Getting beyond the population genetics/developmental biology split: A New Evolutionary Synthesis

In 1922, Walter Garstang declared that ontogeny (an individual's development) does not recapitulate phylogeny (evolutionary history); rather, it creates phylogeny. Evolution is generated by heritable changes in development. "The first bird," said Garstang, "was hatched from a reptile's egg." Thus, when we say that the contemporary one-toed horse evolved from a five-toed ancestor, we are saying that heritable changes occurred in the differentiation of the limb mesoderm into chondrocytes during embryogenesis in the horse lineage. Evolution, said Richard Goldschmidt (1940), is the result of heritable changes in development, and this is as true for whether a fly has two or three bristles on its back as for whether an appendage is to become a fin or a limb.

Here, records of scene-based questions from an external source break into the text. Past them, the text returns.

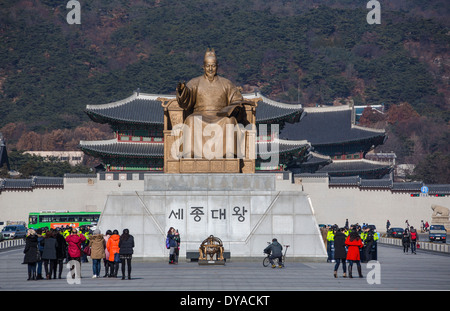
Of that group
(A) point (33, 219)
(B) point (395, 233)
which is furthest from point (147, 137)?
(B) point (395, 233)

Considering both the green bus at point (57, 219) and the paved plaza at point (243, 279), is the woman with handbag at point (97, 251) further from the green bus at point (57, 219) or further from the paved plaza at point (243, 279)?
the green bus at point (57, 219)

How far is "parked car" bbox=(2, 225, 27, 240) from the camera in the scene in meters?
54.7

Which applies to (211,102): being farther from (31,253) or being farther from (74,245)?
(31,253)

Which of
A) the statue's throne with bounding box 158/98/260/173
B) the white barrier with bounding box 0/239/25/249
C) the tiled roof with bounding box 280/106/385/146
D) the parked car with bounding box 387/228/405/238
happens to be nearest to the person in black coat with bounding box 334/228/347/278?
the statue's throne with bounding box 158/98/260/173

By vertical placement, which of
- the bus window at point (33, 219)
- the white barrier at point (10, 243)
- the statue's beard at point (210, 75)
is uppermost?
the statue's beard at point (210, 75)

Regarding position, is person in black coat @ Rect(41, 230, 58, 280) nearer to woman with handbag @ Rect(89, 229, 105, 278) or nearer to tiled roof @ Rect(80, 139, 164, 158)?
woman with handbag @ Rect(89, 229, 105, 278)

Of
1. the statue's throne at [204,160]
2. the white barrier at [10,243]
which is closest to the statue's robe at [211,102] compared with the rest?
the statue's throne at [204,160]

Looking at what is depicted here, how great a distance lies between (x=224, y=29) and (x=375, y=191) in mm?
117033

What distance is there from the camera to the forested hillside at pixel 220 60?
13788cm

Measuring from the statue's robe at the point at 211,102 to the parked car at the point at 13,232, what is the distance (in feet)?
86.7

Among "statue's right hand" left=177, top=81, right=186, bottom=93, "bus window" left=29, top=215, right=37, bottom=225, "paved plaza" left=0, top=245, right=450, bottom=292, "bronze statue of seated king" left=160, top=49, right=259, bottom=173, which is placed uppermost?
"statue's right hand" left=177, top=81, right=186, bottom=93

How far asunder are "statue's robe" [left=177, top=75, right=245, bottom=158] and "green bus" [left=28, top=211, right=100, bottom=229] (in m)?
28.5

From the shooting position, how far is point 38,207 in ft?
213

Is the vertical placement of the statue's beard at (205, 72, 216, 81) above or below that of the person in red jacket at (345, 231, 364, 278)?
above
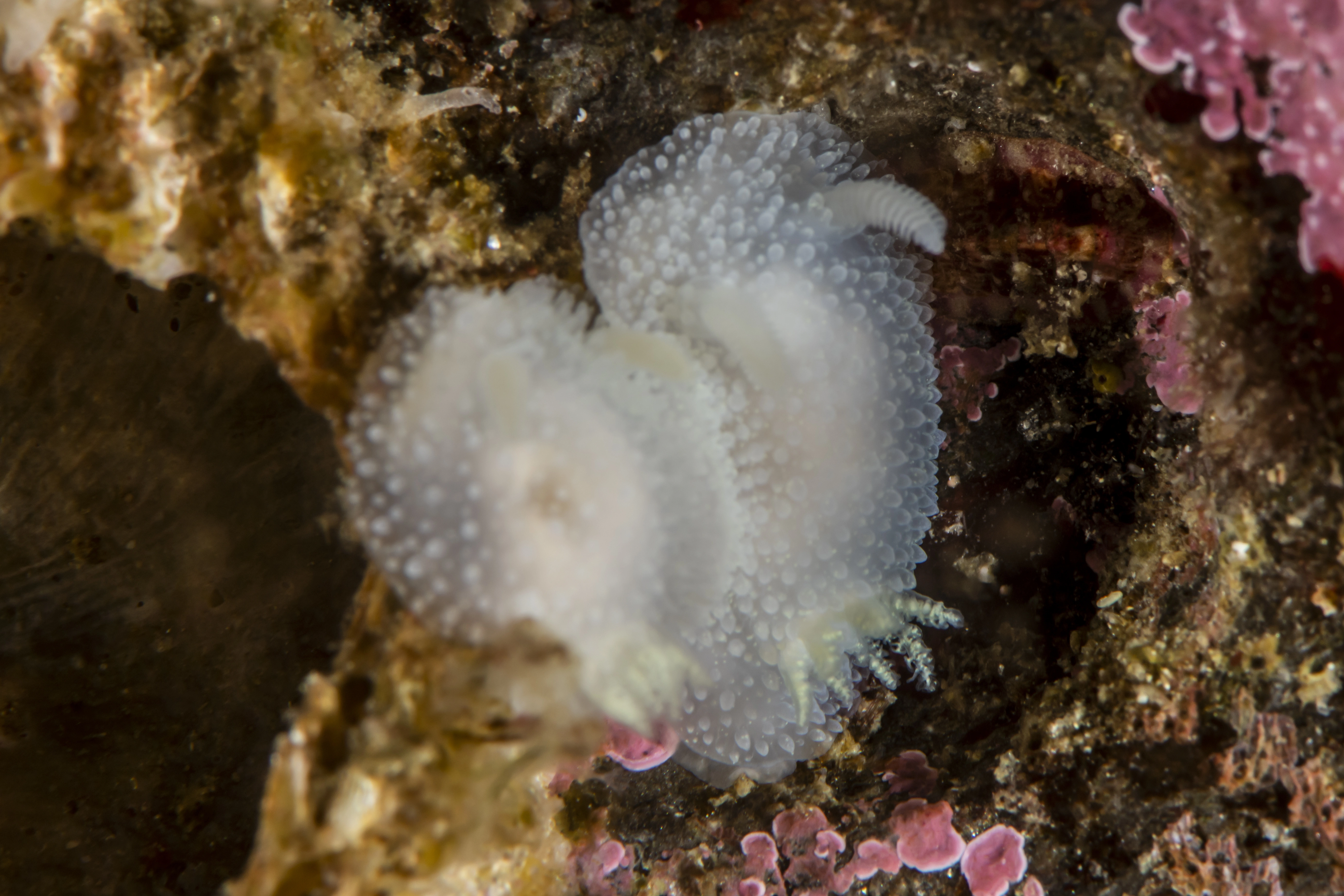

This view of evolution as the result of hereditary changes affecting development was largely lost during the 1940s, when the Modern Synthesis of population genetics and evolutionary biology formed a new framework for research in evolutionary biology. The Modern Synthesis has been one of the greatest intellectual achievements of biology. By merging the traditions of Darwin and Mendel, evolution within a species could be explained: Diversity within a population arose from the random production of mutations, and the environment acted to select the most fit phenotypes. Those individuals most capable of reproducing would transmit the genes that gave them their advantage. Such genes included, for example, those encoding enzymes with higher rates of synthesis and globins with greater oxygen-carrying capacity. It was assumed that the same kinds of changes (genetic or chromosomal mutations) that caused evolution within a species also caused the evolution of new species. There would need to be an accumulation of these mutations, and a mechanism of reproductive isolation to enable them to accumulate in new combinations, if a new phenotype was to be produced.

Not only could the Modern Synthesis explain evolution within a species remarkably well, it also explained medically relevant questions such as why certain alleles that seem deleterious (the hemoglobin gene variant that can result in sickle cell anemia, for example) might be selected for in certain populations. The population genetic approach to evolution was summed up by one of its foremost practitioners and theorists, Theodosius Dobzhansky, when he declared, "Evolution is a change in the genetic composition of populations. The study of the mechanisms of evolution falls within the province of population genetics" (Dobzhansky 1951).

When the Modern Synthesis was formulated, developmental biology and developmental genetics were not established sciences. As the Synthesis became strengthened by systematics, plant biology, and paleontology, there was little that developmental biology could add. The questions raised in evolutionary biology could be answered without recourse to developmental biology, and the developmental approach became excluded from the Modern Synthesis (Hamburger 1980; Gottlieb 1992; Dietrich 1995; Gilbert et al. 1996). It was thought that population genetics could explain evolution, so morphology and development were seen to play little role in modern evolutionary theory (Adams 1991). In other words, macroevolution (the large morphological changes seen between species, classes, and phyla) could be explained by the mechanisms of microevolution, which is evolution within a species and can be described as "differential adaptive values of genotypes or deviations from random mating or both these factors acting together" (Torrey and Feduccia 1979).

However, the population genetic model of evolution contained some major assumptions that have now been called into question.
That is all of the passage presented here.